→ **Your instructions**
The lines to return are those from the line holding "Hòa thất vọng" through the last line of the entries below, both included, written exactly and without pictures.

→ **Data supplied**
════════════════
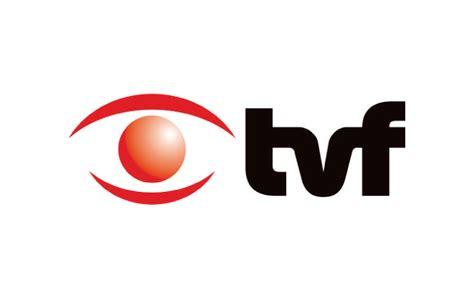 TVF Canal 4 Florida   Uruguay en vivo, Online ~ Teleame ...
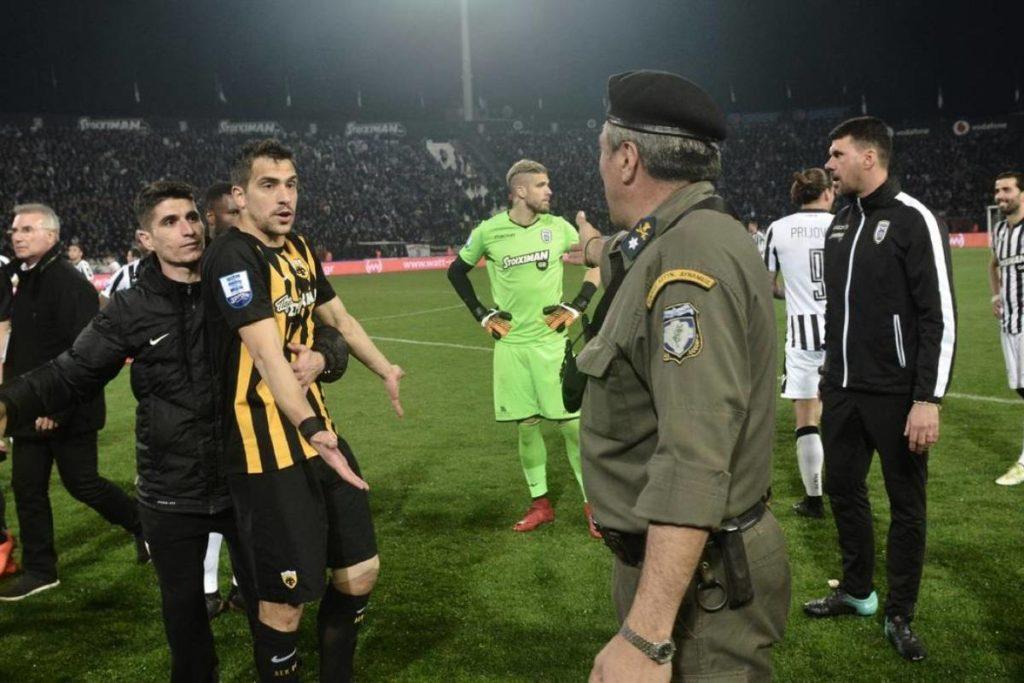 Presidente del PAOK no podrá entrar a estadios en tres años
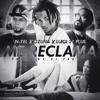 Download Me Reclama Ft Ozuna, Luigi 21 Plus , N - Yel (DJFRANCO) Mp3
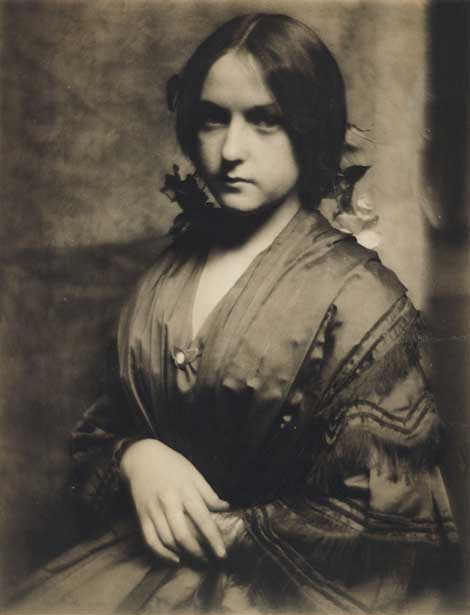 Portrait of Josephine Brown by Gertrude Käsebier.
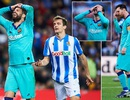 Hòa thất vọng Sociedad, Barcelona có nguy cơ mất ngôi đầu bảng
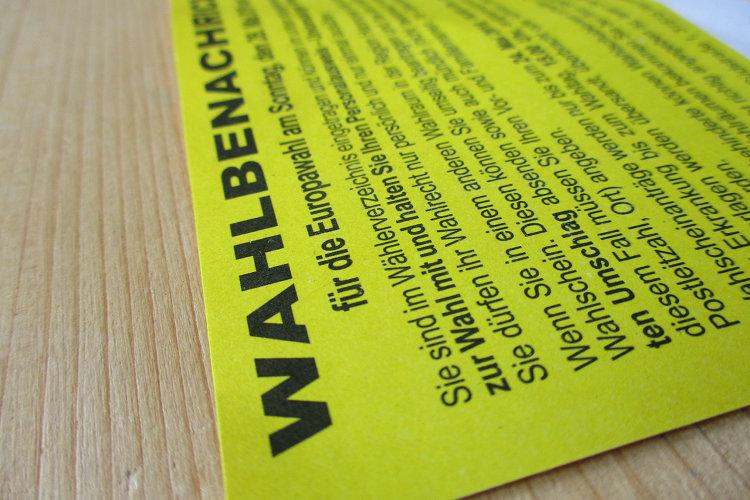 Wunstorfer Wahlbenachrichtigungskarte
════════════════
→ **Output for this task**
 Hòa thất vọng Sociedad, Barcelona có nguy cơ mất ngôi đầu bảng
 Wunstorfer Wahlbenachrichtigungskarte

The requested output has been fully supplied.